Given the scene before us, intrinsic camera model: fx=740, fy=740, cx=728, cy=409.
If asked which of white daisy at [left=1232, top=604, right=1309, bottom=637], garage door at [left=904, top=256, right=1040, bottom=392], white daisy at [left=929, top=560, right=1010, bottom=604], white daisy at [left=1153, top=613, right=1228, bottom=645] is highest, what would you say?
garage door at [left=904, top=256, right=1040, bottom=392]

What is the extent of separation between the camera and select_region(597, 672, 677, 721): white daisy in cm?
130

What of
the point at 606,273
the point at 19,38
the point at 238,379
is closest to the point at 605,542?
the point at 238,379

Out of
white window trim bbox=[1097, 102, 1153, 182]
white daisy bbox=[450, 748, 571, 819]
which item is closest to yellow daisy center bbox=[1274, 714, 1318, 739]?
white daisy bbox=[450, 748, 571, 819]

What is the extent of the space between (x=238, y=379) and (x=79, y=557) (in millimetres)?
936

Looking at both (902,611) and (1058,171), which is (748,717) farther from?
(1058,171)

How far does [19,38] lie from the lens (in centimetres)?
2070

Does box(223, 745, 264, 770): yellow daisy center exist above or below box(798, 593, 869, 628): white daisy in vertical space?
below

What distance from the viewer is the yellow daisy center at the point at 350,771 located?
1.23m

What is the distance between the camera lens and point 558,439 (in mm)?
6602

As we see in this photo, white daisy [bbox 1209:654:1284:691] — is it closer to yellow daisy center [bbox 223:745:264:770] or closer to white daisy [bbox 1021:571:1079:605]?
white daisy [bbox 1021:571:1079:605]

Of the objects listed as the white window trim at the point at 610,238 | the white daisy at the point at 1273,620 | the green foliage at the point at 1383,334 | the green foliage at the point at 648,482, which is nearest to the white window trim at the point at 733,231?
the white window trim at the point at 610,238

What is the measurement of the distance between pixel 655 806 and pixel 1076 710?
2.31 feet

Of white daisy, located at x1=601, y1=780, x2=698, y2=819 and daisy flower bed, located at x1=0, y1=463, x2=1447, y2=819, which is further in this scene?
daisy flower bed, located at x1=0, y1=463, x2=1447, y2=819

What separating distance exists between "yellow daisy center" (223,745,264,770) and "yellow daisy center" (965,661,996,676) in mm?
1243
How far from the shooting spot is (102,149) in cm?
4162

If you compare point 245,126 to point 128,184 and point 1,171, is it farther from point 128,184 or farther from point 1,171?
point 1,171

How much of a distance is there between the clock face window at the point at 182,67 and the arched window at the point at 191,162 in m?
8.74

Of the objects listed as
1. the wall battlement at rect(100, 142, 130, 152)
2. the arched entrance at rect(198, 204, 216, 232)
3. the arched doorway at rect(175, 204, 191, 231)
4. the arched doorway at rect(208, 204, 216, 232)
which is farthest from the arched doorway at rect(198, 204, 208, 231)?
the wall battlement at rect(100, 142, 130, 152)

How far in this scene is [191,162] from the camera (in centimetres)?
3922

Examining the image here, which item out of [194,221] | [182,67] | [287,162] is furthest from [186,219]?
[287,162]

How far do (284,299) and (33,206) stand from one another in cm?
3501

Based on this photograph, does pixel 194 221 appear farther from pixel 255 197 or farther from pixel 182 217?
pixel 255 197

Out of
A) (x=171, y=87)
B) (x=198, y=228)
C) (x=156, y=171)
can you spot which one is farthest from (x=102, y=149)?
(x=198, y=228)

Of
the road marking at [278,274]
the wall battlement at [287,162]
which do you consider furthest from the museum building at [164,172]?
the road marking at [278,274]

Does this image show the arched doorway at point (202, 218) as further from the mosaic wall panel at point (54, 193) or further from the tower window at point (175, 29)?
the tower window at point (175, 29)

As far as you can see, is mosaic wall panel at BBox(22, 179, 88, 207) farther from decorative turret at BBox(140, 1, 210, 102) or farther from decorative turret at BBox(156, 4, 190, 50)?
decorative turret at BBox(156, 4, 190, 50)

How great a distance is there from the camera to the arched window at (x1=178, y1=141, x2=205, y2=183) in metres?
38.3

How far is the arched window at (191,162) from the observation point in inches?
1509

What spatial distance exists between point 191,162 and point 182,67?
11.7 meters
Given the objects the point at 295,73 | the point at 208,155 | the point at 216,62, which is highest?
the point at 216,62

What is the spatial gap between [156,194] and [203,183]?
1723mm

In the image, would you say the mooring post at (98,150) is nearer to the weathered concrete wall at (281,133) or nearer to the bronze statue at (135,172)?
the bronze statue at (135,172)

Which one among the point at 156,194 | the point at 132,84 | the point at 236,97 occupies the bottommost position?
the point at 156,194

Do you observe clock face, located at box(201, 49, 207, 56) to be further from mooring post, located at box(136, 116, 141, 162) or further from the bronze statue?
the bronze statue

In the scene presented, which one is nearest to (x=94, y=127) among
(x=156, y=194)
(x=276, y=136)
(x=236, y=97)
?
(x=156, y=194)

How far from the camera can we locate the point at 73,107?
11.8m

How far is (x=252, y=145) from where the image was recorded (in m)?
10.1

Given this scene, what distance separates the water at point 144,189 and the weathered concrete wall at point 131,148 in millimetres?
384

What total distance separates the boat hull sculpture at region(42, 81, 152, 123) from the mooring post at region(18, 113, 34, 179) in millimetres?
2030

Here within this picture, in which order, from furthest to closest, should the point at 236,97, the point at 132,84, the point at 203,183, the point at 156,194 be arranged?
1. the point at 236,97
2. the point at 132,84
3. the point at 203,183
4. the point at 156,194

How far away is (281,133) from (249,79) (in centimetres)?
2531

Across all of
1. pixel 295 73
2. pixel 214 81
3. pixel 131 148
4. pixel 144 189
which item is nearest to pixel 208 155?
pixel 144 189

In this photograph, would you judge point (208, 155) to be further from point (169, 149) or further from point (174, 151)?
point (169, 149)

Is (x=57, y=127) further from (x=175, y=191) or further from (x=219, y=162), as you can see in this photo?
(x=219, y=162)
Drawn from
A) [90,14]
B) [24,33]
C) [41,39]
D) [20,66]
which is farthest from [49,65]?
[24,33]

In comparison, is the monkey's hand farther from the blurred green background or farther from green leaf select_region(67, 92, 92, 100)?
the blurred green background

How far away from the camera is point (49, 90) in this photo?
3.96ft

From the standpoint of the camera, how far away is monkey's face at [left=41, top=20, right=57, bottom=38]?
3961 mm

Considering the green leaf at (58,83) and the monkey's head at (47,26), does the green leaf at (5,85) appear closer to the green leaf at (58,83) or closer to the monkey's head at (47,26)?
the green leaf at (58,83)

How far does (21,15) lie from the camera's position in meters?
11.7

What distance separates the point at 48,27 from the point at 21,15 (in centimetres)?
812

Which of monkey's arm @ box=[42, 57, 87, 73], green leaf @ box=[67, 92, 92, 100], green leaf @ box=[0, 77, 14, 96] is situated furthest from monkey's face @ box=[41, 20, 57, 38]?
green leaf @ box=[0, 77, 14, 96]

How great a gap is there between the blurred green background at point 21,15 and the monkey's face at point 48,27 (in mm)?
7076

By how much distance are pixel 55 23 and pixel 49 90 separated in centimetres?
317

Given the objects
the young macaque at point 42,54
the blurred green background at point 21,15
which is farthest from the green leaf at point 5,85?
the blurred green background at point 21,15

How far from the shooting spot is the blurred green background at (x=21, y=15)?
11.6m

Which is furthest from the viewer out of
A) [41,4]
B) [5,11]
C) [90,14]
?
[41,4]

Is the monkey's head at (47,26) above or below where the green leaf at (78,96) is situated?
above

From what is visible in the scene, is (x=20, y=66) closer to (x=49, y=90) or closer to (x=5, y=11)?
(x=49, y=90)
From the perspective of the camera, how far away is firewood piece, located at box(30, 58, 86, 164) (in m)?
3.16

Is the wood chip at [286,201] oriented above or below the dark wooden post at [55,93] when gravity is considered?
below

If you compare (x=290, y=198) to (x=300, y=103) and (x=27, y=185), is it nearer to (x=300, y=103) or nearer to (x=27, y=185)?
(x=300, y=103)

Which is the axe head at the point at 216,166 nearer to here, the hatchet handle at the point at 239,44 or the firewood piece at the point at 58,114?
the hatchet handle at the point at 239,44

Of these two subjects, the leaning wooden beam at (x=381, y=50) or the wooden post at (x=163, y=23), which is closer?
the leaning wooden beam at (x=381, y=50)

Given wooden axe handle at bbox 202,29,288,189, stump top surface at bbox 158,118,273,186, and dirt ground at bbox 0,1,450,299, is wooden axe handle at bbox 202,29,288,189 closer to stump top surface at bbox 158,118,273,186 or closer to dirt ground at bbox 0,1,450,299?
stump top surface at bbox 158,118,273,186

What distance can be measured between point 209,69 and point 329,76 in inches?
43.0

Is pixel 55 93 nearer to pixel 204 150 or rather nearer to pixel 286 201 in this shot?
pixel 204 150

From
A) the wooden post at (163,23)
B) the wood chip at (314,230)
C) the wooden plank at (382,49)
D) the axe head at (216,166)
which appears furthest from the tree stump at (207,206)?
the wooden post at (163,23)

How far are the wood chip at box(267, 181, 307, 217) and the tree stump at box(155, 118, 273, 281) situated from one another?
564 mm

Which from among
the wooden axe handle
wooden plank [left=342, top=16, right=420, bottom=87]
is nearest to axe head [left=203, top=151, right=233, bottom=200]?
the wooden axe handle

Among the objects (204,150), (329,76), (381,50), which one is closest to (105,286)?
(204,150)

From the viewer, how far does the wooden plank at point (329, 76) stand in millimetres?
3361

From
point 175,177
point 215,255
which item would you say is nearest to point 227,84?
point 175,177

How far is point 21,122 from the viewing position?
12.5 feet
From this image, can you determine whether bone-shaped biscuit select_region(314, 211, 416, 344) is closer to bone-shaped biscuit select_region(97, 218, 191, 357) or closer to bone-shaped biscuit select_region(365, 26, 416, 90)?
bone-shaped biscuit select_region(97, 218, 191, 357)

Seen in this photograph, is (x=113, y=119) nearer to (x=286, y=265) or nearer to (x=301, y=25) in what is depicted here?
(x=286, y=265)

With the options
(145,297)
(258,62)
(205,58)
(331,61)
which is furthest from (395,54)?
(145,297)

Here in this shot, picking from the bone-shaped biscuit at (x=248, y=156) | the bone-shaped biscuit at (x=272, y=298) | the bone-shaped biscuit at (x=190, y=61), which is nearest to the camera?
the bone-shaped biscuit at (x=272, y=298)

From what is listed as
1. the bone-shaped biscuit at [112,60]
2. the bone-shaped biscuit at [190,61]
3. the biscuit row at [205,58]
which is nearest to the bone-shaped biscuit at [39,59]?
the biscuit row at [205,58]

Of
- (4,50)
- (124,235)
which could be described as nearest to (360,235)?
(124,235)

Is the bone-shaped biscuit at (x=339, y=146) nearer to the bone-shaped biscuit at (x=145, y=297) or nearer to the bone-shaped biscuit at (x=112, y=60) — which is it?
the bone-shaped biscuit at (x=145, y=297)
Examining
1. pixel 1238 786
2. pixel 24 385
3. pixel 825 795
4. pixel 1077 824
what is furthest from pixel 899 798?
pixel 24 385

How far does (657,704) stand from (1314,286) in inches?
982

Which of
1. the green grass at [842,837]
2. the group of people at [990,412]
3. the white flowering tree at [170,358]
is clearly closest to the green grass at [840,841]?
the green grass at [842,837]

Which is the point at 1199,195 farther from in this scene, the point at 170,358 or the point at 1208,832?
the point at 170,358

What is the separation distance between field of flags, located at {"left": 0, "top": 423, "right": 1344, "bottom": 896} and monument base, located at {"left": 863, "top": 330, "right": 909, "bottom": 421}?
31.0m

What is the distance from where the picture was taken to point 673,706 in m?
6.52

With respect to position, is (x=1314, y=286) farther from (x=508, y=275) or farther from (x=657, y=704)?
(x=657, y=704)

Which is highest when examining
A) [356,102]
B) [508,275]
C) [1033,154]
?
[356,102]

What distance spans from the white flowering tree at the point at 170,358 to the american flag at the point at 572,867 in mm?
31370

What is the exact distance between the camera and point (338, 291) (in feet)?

» **Task to complete**
Look above for the line containing "Which is the point", then transcribe it and all lines after it through the last, exactly and with nothing else.

» **Reply**
Which is the point at 1199,195 farther from in this scene, the point at 170,358 or the point at 1208,832?
the point at 170,358

What is the separation distance between field of flags, located at {"left": 0, "top": 423, "right": 1344, "bottom": 896} and monument base, located at {"left": 863, "top": 330, "right": 909, "bottom": 421}?
31.0m

What is the distance from where the picture was taken to point 673,706 in m?
6.52

With respect to position, is (x=1314, y=286) farther from (x=508, y=275) or farther from (x=657, y=704)?
(x=657, y=704)

Which is highest when examining
A) [356,102]
B) [508,275]
C) [1033,154]
?
[356,102]

What distance spans from the white flowering tree at the point at 170,358 to the american flag at the point at 572,867 in mm?
31370

What is the exact distance between the camera and point (338, 291) (in feet)?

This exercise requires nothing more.